• [Request 1]:
In the HVDC transmission passage, reproduce verbatim the part that opens with the words containing "Rectifying and Inverting Components" and closes with "semiconductors in series.".
• [Request 2]:
According to the HVDC transmission passage, in what decade was the thyristor valve first used in HVDC systems?
• [Request 3]:
Extend the passage on HVDC power transmission, picking up after its final sentence.

• [Document section]:
In general, however, an HVDC power line will interconnect two AC regions of the power-distribution grid. Machinery to convert between AC and DC power is expensive, and a considerable cost in power transmission. The conversion from AC to DC is known as rectification, and from DC to AC as inversion.

Above a certain break-even distance (about 50 km for submarine cables, and perhaps 600-800 km for overhead cables [3]), the lower cost of the HVDC cable outweighs the cost of the electronics.

The conversion electronics also present an opportunity to effectively manage the power grid by means of controlling the magnitude and direction of power flow. An additional advantage of the existence of HVDC links, therefore, is potential increased stability in the transmission grid.

Rectifying and Inverting

Rectifying and Inverting Components

Early systems used mercury-arc rectifiers, which were unreliable. The thyristor valve was first used in HVDC systems in the 1960s. The thyristor is a solid-state semiconductor device similar to the diode, but with an extra control terminal that is used to switch the device on at a particular instant during the AC cycle. The insulated-gate bipolar transistor (IGBT) is now also used.

Because the voltages in HVDC systems, around 500 kV in some cases, exceed the breakdown voltages of the semiconductor devices, HVDC converters are built using large numbers of semiconductors in series.

The low-voltage control circuits used to switch the thyristors on and off need to be isolated from the high voltages present on the transmission lines. This is usually done optically. In a hybrid control system, the low-voltage control electronics sends light pulses along optical fibres to the high-side control electronics. Another system, called direct light triggering, dispenses with the high-side electronics, instead using light pulses from the control electronics to switch light-triggered thyristors (LTTs).

A complete switching element is commonly referred to as a 'valve', irrespective of its construction.

Rectifying and Inverting Systems

Rectification and inversion use essentially the same machinery. Many substations are set up in such a way that they can act as both rectifiers and inverters. At the AC end a set of transformers, often three physically-separate single phase transformers, isolate the station from the AC supply, to provide a local earth, and to ensure the correct eventual DC voltage. The output of these transformers is then connected to a bridge rectifier of a number of valves. The basic configuration uses six valves, connecting each of the three phases to each of the DC rails. However, with a phase change only every sixty degrees, considerable harmonics remain on the DC rails.

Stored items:

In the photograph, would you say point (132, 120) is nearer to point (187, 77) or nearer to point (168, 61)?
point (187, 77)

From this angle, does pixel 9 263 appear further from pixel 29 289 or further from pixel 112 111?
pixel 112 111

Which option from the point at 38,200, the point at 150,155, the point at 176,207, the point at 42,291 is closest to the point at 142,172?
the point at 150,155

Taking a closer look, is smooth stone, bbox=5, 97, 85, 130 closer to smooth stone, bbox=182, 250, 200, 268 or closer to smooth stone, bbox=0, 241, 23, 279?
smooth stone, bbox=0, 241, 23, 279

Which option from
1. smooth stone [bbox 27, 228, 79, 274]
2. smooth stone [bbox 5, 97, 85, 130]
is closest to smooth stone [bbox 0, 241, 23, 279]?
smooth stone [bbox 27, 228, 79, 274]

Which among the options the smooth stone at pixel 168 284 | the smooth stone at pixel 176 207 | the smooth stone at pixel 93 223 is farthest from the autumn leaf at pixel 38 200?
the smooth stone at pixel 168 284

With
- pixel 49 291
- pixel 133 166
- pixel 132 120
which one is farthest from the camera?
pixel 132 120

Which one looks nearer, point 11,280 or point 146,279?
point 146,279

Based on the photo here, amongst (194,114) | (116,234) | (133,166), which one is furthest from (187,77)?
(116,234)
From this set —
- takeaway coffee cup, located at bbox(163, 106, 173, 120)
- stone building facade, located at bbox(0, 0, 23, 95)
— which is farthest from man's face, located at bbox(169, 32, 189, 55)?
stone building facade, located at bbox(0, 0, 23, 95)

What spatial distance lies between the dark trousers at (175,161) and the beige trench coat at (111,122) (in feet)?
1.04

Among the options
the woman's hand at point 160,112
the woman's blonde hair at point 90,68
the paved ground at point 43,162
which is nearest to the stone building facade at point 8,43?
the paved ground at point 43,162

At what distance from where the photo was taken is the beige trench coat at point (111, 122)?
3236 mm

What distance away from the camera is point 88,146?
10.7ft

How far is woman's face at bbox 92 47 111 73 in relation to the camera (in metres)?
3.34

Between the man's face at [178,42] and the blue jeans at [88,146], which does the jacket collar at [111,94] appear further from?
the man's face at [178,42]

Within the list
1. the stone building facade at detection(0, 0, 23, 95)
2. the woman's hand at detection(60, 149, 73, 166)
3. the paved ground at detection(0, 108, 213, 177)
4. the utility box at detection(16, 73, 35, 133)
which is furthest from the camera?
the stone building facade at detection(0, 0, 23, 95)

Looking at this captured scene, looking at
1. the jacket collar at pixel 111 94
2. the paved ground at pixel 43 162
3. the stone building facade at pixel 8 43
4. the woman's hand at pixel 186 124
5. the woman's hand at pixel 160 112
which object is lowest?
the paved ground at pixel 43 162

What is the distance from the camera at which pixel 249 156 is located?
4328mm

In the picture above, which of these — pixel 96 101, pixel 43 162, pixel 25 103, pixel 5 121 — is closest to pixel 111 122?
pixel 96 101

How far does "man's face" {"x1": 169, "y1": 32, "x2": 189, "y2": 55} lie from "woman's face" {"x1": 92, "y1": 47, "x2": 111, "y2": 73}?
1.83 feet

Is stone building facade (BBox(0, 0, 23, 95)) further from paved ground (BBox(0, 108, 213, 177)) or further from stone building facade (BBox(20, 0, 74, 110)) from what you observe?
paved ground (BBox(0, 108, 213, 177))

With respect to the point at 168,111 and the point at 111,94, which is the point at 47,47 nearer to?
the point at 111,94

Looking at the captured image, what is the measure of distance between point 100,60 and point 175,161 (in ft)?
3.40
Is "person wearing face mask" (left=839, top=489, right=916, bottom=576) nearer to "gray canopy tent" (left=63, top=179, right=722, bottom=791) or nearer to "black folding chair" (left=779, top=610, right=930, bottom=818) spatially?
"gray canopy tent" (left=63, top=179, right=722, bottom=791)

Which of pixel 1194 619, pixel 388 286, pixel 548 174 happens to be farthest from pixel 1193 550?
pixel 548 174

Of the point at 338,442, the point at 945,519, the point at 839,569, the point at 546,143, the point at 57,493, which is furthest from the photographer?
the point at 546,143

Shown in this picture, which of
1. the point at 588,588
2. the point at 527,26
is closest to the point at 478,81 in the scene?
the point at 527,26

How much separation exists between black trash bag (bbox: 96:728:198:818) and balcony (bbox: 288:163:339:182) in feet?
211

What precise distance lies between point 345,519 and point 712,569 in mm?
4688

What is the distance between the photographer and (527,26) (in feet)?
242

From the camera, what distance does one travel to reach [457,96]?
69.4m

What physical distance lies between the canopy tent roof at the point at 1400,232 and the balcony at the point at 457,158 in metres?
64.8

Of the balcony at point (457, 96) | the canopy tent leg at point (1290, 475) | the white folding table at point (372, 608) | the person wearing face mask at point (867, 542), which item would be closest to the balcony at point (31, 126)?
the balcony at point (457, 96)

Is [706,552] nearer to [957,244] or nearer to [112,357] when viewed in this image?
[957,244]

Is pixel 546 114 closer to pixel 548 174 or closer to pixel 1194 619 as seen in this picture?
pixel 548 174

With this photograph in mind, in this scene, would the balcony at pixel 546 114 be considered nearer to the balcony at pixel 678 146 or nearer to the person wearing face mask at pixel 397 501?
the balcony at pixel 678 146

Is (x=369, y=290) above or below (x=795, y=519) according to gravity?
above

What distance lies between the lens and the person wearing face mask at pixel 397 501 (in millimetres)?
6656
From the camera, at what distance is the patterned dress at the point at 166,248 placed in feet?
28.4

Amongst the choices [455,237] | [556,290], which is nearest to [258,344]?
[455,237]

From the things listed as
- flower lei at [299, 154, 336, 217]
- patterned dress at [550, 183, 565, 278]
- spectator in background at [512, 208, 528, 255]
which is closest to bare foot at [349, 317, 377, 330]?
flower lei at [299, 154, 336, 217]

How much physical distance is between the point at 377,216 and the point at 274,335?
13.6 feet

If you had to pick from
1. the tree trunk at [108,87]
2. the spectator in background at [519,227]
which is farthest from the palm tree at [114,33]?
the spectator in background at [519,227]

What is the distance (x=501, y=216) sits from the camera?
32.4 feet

• [Written reply 1]:
Rectifying and Inverting Components

Early systems used mercury-arc rectifiers, which were unreliable. The thyristor valve was first used in HVDC systems in the 1960s. The thyristor is a solid-state semiconductor device similar to the diode, but with an extra control terminal that is used to switch the device on at a particular instant during the AC cycle. The insulated-gate bipolar transistor (IGBT) is now also used.

Because the voltages in HVDC systems, around 500 kV in some cases, exceed the breakdown voltages of the semiconductor devices, HVDC converters are built using large numbers of semiconductors in series.

• [Written reply 2]:
The 1960s.

• [Written reply 3]:
An enhancement of this configuration uses twelve valves (often known as a twelve-pulse system). The AC is split into two separate three phase supplies before transformation. One of the sets of supplies is then configured to have a gamma secondary, the other a delta secondary, establishing a thirty degree phase difference between each of the sets of three phases. With twelve valves connecting each of the two sets of three phases to the two DC rails, there is a phase change every thirty degrees, and harmonics are considerably reduced.

In addition to the conversion transformers and valve-sets, various passive resistive and reactive components help eliminate harmonics on the DC rails.


Polarity and Earth Return

Once the DC has been generated, a constant potential difference exists between two rails. It must then be determined which rails are earthed. In a common configuration, one of the rails is earthed, establishing it at earth potential. The other rail, at a potential high above, or below, ground, is connected to a transmission line.

The earthed rail, may or may not, be connected to the corresponding connection at the inverting station by means of a second transmission line conductor. This is a common source of terminological confusion. A monopole transmission line is sometimes, confusingly, used to refer to a transmission line without an accompanying earth conductor.

Without an accompanying earth, the potential is equalised by an earth current (known as telluric currents and other extremely low frequency waves) between the earth electrodes at the two stations. There are many areas and jurisdictions where such a considerable earth current is not permissible. The issues surrounding earth-return current include

These effects can be compensated for by laying a second conductor alongside the monopole, for carrying the earth current. In 2000s the issues of a metallic return remained a controversial political as well as technical issue[4], through the conflicting economic and environmental interests.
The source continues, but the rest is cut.